The only way to fix it is to manually delete the offending CertificateRequest, and then wait an hour for it to try again.

Expected behaviour:

It should have fixed itself automatically without any manual intervention.

Steps to reproduce the bug:

We really don't know what specifically caused the Order to fail in the first place, but once it does, this will happen.

Anything else we need to know?:

Environment details::

• Kubernetes version: 1.18
• Cloud-provider/provisioner: AWS EKS
• cert-manager version: 1.2.0
• Install method: kubectl apply

/kind bug

[irbekrm]

This should have been fixed in #4130 which was released in v1.5.0- would you be able to upgrade and let us know if it got fixed?

[rittneje]

@irbekrm Sure we can check after our next upgrade cycle for cert-manager.

[jakexks]

Please re-open if you experience the issue when cert-manager is up to date.
/remove-kind bug
/triage support
/close

[jetstack-bot]

@jakexks: Closing this issue.

In response to this:

Please re-open if you experience the issue when cert-manager is up to date.
/remove-kind bug
/triage support
/close

Instructions for interacting with me using PR comments are available here. If you have questions or suggestions related to my behavior, please file an issue against the kubernetes/test-infra repository.

[PSanetra]

@irbekrm I guess this is a duplicate of #2765 and does not seem to be fixed by 1.6.1

[irbekrm]

@irbekrm I guess this is a duplicate of #2765 and does not seem to be fixed by 1.6.1

From a brief look #2765 is about not retrying to finalize orders that have already been finalized.

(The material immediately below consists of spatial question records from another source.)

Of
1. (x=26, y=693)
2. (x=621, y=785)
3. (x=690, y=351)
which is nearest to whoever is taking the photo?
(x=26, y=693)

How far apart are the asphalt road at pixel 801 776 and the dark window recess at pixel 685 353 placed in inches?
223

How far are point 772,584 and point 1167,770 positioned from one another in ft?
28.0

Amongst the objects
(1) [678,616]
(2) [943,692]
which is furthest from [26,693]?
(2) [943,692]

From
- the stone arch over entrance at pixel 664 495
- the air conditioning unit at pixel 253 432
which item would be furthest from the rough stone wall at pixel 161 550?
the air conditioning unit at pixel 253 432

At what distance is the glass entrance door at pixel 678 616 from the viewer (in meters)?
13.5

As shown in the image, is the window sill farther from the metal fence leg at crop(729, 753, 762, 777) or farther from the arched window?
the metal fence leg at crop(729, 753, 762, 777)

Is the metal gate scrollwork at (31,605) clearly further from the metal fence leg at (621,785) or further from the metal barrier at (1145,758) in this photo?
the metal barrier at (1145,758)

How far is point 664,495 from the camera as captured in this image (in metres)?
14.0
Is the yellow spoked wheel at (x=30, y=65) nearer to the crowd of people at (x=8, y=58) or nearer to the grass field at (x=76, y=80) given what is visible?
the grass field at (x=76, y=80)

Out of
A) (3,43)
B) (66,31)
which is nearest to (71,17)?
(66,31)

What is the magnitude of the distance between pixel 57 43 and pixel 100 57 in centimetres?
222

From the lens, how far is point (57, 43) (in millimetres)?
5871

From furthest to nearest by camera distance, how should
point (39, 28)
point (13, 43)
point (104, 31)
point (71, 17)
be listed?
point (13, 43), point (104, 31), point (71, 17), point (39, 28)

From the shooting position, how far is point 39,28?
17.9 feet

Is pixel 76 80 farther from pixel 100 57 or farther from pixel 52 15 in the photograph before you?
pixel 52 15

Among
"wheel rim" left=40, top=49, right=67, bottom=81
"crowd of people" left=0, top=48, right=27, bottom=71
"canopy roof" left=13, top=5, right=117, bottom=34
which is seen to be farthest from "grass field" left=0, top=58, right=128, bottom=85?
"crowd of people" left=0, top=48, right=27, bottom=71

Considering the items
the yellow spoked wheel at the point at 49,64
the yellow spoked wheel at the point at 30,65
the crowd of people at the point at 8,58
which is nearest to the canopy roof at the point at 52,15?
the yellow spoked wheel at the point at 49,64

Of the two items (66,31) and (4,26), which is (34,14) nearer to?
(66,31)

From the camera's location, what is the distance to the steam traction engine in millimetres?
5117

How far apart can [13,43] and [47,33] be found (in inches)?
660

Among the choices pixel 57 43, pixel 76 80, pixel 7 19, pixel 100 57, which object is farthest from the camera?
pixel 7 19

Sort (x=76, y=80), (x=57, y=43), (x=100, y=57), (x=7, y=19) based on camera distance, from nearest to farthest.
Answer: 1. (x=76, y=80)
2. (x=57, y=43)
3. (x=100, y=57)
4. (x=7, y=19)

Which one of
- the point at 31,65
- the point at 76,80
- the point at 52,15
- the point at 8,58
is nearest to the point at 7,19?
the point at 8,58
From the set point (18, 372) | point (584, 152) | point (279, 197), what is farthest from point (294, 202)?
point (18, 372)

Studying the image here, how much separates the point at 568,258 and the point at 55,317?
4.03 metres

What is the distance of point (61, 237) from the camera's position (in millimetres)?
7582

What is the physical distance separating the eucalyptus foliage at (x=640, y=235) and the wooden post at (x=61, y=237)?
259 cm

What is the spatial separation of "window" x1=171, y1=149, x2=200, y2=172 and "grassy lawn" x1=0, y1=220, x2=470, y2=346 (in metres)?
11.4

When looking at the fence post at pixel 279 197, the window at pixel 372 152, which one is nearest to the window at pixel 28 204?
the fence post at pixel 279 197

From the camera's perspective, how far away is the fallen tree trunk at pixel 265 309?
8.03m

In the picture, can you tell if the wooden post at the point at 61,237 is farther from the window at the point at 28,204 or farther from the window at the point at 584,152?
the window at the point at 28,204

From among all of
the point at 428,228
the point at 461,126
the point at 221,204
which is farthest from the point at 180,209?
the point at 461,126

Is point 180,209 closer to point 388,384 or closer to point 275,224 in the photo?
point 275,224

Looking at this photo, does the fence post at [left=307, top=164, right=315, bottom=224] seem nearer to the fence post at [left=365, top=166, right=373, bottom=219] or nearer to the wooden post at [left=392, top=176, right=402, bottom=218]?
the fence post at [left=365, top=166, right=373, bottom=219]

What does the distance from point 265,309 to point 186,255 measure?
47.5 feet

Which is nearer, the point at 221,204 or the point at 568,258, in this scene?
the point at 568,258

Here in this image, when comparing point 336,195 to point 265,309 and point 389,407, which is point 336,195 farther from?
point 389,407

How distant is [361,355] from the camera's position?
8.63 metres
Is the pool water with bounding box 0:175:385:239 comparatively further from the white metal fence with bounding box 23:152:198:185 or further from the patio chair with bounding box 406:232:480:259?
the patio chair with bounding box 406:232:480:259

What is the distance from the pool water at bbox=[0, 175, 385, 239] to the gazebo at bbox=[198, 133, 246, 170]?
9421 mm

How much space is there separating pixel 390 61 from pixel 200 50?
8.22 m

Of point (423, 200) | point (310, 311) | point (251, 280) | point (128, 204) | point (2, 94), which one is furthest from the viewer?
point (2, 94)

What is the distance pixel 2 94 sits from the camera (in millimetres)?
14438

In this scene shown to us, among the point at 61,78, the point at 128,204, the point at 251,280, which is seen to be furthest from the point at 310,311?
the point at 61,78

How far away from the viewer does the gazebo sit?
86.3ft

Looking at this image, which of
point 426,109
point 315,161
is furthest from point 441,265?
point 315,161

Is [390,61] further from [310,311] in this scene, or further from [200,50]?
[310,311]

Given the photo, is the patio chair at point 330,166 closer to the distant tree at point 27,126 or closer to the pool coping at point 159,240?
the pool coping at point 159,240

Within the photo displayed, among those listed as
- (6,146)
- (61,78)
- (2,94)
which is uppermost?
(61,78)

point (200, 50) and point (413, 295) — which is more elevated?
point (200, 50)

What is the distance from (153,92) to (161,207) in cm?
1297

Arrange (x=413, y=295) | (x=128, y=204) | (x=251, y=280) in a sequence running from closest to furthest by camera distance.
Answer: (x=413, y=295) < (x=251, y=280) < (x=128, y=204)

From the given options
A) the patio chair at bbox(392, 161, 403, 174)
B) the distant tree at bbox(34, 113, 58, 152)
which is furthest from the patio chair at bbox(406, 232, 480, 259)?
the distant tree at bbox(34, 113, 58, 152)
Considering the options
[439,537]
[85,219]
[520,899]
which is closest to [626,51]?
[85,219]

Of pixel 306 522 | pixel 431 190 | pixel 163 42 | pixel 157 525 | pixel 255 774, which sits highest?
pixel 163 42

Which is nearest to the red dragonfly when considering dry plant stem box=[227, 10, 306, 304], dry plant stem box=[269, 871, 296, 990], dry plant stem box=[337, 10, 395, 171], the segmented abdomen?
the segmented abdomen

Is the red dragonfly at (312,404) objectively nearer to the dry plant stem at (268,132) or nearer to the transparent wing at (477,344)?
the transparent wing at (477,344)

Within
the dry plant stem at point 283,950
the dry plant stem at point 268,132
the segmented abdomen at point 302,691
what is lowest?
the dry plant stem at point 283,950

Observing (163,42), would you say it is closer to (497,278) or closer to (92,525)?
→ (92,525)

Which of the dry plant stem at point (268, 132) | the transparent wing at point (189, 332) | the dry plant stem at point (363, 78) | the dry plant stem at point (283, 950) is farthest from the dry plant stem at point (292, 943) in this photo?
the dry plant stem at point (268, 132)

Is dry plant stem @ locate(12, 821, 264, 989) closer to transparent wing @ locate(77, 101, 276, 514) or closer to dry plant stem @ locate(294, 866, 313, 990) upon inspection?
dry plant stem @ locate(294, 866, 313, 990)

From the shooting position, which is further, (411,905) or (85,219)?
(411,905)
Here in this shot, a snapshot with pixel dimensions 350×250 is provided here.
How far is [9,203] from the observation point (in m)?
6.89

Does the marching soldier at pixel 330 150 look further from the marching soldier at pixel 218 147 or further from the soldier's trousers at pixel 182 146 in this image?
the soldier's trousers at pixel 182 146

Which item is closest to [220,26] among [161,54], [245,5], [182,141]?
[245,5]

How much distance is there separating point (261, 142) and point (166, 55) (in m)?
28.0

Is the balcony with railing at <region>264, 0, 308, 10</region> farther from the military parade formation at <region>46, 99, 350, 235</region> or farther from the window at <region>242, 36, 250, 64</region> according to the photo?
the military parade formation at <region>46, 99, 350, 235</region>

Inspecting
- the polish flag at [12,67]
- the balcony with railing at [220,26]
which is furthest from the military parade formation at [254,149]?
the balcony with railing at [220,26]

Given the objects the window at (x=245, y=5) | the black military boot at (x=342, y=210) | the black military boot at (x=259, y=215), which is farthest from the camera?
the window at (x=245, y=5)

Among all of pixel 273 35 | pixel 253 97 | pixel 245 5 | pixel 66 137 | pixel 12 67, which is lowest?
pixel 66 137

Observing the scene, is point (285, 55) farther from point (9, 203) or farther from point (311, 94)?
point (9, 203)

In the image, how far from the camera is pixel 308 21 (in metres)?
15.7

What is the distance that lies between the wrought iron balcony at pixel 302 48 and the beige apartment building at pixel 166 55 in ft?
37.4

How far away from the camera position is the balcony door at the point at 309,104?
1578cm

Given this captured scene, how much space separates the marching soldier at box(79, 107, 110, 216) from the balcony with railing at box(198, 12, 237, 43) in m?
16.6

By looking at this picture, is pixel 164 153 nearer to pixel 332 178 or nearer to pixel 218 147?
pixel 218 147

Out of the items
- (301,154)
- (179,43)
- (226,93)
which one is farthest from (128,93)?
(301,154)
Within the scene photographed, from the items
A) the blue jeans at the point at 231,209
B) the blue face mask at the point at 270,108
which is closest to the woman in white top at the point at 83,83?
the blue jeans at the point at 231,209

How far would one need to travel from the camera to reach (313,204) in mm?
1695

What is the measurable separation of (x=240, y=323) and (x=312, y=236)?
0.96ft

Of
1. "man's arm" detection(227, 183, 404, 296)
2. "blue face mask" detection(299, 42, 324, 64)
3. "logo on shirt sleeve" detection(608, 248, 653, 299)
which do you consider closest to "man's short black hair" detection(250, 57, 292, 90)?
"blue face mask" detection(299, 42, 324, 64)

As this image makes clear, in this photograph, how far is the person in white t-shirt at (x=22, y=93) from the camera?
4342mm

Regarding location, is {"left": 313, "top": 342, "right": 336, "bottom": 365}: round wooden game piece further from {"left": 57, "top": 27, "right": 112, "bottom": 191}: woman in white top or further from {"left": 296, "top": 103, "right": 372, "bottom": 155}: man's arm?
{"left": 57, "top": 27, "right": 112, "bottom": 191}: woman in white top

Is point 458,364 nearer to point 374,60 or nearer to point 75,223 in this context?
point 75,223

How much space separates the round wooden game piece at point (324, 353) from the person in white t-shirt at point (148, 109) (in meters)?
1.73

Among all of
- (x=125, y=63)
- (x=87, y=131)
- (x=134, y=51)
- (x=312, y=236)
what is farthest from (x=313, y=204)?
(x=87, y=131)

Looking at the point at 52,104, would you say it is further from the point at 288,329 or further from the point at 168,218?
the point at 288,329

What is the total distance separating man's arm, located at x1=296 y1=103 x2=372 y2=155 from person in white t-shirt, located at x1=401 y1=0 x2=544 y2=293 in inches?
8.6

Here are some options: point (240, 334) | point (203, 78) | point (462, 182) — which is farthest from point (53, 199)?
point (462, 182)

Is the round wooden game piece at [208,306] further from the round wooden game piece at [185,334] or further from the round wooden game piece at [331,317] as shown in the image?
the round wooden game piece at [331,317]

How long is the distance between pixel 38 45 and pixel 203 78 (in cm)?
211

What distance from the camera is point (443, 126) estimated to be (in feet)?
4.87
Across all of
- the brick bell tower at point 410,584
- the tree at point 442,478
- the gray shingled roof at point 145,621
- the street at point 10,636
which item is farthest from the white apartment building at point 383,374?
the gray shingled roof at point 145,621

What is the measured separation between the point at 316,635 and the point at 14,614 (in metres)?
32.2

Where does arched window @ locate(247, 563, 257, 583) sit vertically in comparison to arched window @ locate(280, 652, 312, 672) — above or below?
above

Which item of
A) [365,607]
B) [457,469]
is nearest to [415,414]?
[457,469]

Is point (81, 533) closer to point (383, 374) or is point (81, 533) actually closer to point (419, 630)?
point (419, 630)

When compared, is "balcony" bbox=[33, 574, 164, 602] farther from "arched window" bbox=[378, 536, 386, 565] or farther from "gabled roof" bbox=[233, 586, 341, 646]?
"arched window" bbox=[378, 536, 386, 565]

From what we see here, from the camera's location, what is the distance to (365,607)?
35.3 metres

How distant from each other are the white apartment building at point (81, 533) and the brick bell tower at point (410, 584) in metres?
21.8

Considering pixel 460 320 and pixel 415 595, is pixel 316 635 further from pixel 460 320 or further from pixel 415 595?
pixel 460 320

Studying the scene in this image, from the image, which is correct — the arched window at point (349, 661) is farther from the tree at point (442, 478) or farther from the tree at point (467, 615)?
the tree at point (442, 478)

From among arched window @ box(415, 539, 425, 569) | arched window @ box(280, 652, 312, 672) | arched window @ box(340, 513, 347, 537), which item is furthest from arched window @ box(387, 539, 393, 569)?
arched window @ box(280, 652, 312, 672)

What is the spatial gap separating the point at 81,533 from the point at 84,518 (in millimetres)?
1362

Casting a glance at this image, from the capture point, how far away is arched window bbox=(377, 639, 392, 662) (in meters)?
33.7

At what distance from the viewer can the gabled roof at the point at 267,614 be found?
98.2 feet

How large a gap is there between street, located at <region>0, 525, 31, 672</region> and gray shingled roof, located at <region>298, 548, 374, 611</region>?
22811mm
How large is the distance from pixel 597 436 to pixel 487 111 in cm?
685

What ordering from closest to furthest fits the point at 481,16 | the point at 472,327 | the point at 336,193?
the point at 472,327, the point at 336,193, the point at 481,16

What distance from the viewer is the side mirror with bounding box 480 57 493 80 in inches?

The issue described here is also caused by retrying to finalize already finalized Orders- but creating a new Order after the previous one errored due to the repeated attempt to finalize may be a sufficient solution here as that should at least ensure that the failed certificate requests are retried (by creating a new CertificateRequest after the backoff period).

does not seem to be fixed by 1.6.1

Do you have some logs that you could add to #2765 ? Also the status of the Orders/CertificateRequests etc would be useful as well as what were you trying to achieve (why did you need to run kubectl cert-manager -n my-namespace renew my-cert manually?).

[PSanetra]

@irbekrm Sorry, I don't have the exact logs and resource states anymore. The issue is now resolved for us.

why did you need to run kubectl cert-manager -n my-namespace renew my-cert manually?

I needed to run this command as we have set the preferredChain option on the cluster issuer so that we always get the ISRG Root X1 chain. The certificates with the old chain was still considered valid by cert-manager, therefore we needed to run the renew command.